FOR IMMEDIATE RELEASE
June 24, 2010
Contact: Christina Stephens, email@example.com
State of Louisiana Awards More Than $8.8 Million for Improved Resiliency Plans in Gustav, Ike-affected Parishes, Cities
BATON ROUGE, La. - The state of Louisiana today awarded $8,848,888 to 29 projects that will help communities affected by hurricanes Gustav and Ike become more resilient in the event of future disasters by incorporating mitigation and sustainability strategies such as updated comprehensive plans, zoning ordinances and building code enforcements.
Grants were awarded to urban and rural communities across the state, including the cities of Alexandria, Lafayette, Monroe and Morgan City.
Office of Community Development-Disaster Recovery Unit Executive Director Robin Keegan said, "Since 2005, Louisiana has weathered four major hurricanes that have caused severe flooding and wind damage. This program will provide funding to support land use planning and promote strong code enforcement which, when paired with existing mitigation efforts including restoring our coastline, can protect communities from future loss.
"Community resiliency is the capability to anticipate and respond to natural or man-made hazards in an effort to limit negative impacts on people and property. There is not a one-size-fits-all solution for promoting resiliency, so we must work with at-risk communities to develop appropriate solutions," Keegan said.
The competitive Comprehensive Resiliency Pilot Program is a $10 million pool of federal Community Development Block Grant money that will enable communities to be proactive in addressing risk and tying those factors into population growth, flood zones and economic development.

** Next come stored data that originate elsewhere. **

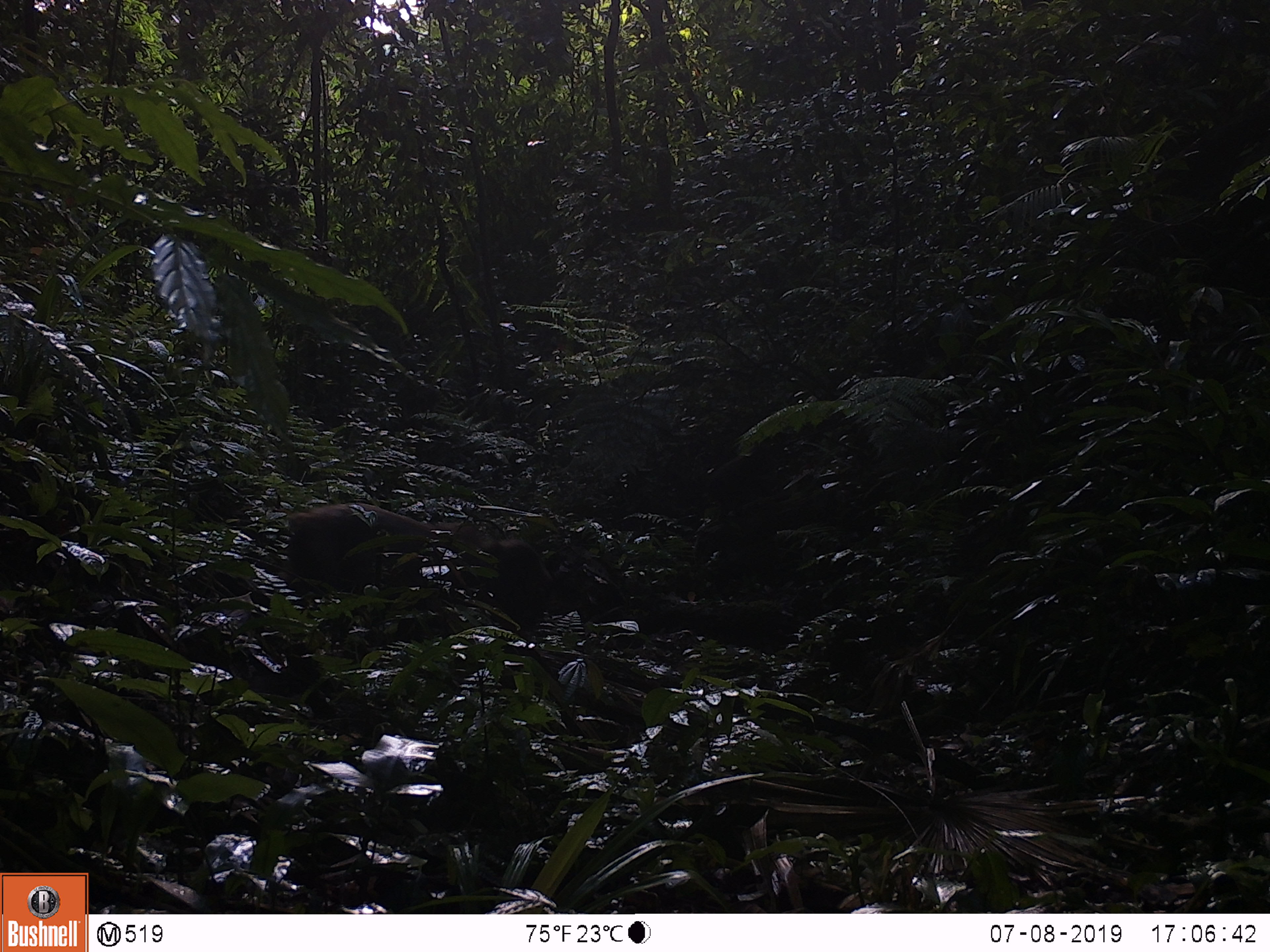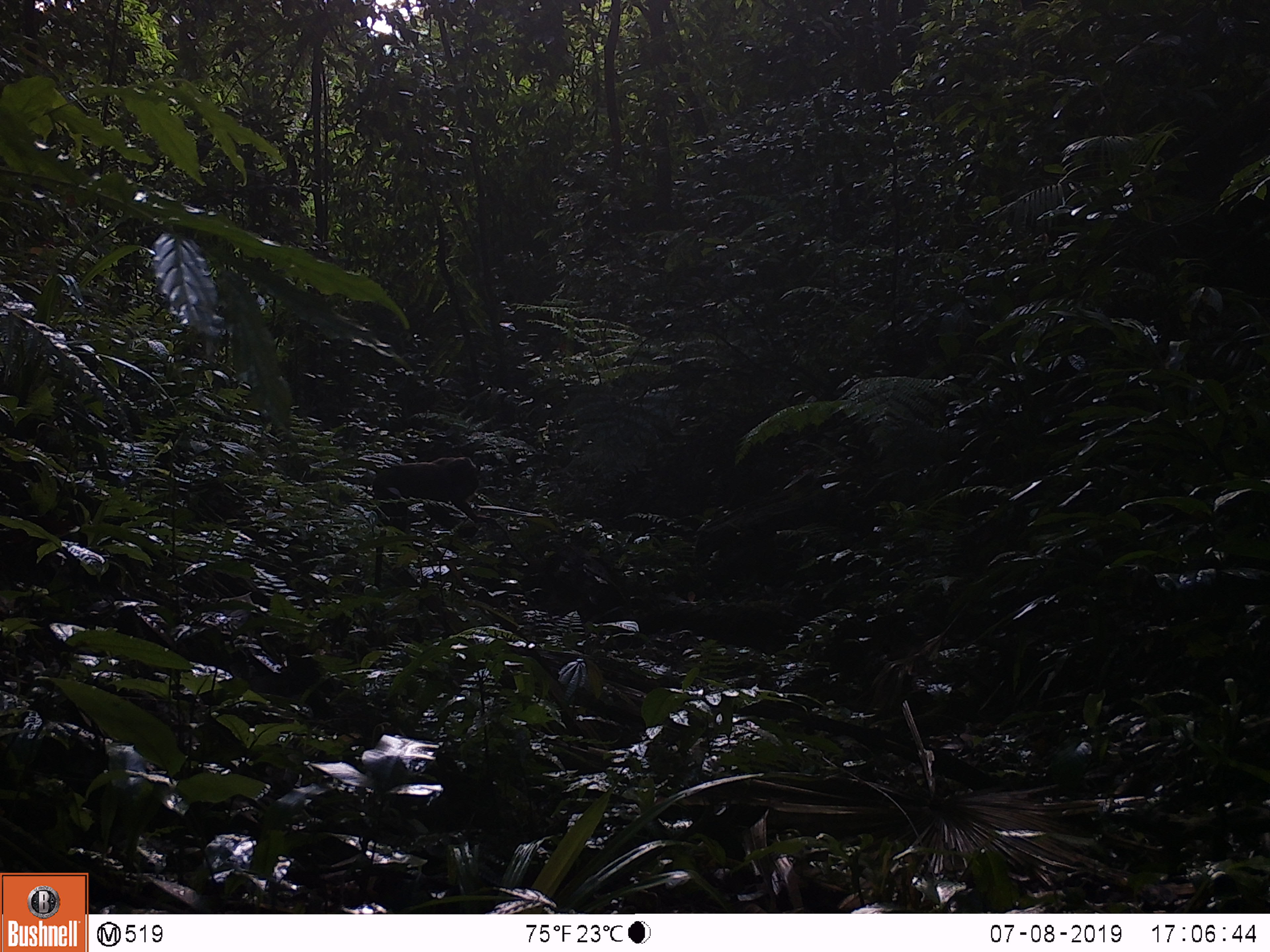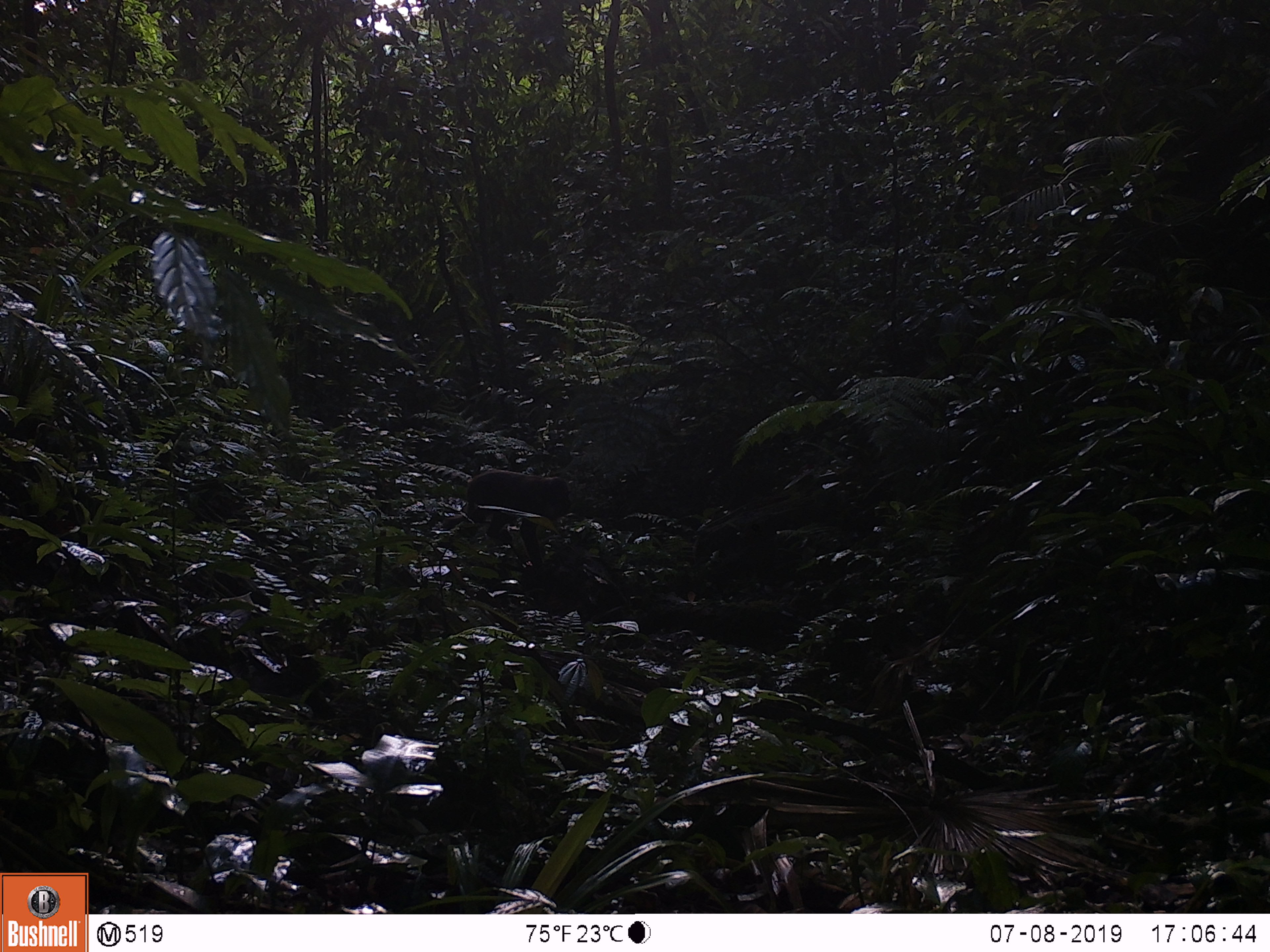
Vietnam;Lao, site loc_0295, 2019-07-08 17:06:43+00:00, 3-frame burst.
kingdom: Animalia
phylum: Chordata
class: Mammalia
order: Primates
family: Cercopithecidae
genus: Macaca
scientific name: Macaca arctoides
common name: stump-tailed macaque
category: stump tailed macaque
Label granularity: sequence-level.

One of the projects to be funded through the program is the development of a comprehensive, integrated water management strategy and plan for Orleans, Jefferson and St. Bernard parishes. The plan builds upon an international partnership between the region, the American Planning Association and the Kingdom of the Netherlands known as the Dutch Dialogues. The strategy will be one of the first developed for a city located within in a subtropical climate zone and can serve as a model for other regions at risk.
Also funded is the Southwest Louisiana Economic Development Alliance, which will develop a comprehensive regional housing study and strategic plan for the five parishes of Allen, Beauregard, Calcasieu, Cameron and Jefferson Davis. These parishes have an increased need for more quality housing units as a result of Gustav and Ike, as well as from previous hurricanes Katrina and Rita.
In addition, the nonprofit Global Green has identified a unique project to develop an economic development strategy in coastal parishes, based on wetland protection and carbon sequestration. Although the necessary science has yet to be developed for coastal Louisiana, some preliminary wetlands data suggests that coastal wetlands may absorb as much as six times more carbon than forests, placing these wetlands at the forefront of areas where emerging carbon investors might consider putting their dollars.
The 29 projects were selected by the OCD-DRU from a field of 87 submissions for resiliency planning. A second round of awards for building code enforcement will follow soon.
Drawn from Louisiana's $1 billion allocation of CDBG funds for recovery from hurricanes Gustav and Ike in 2008, all of the eligible projects must be focused on communities in the 53 parishes that were affected by these storms. The program will make Louisiana eligible to compete in a special $312 million Disaster Recovery Enhancement Fund that was made available in 2009 by Housing and Urban Development Secretary Shaun Donovan. The fund is designed to encourage states to spend their existing funding on programs that reduce the risk of loss of life and extent of future damage.
Lessons learned from the planning process will be compiled into a best practices resource available to all.
Created in the aftermath of Hurricane Katrina and Hurricane Rita in 2005, the Louisiana Recovery Authority (LRA) is the coordinating and planning body leading the most extensive rebuilding effort in American history. The central point for hurricane recovery in Louisiana, the LRA works closely with the Governor's Office of Homeland Security and Emergency Preparedness (GOHSEP) and partners with state and federal agencies to oversee more than $20 billion worth of programs, speed the pace of rebuilding, remove hurdles and red tape and ensure that Louisiana recovers safer and stronger than before.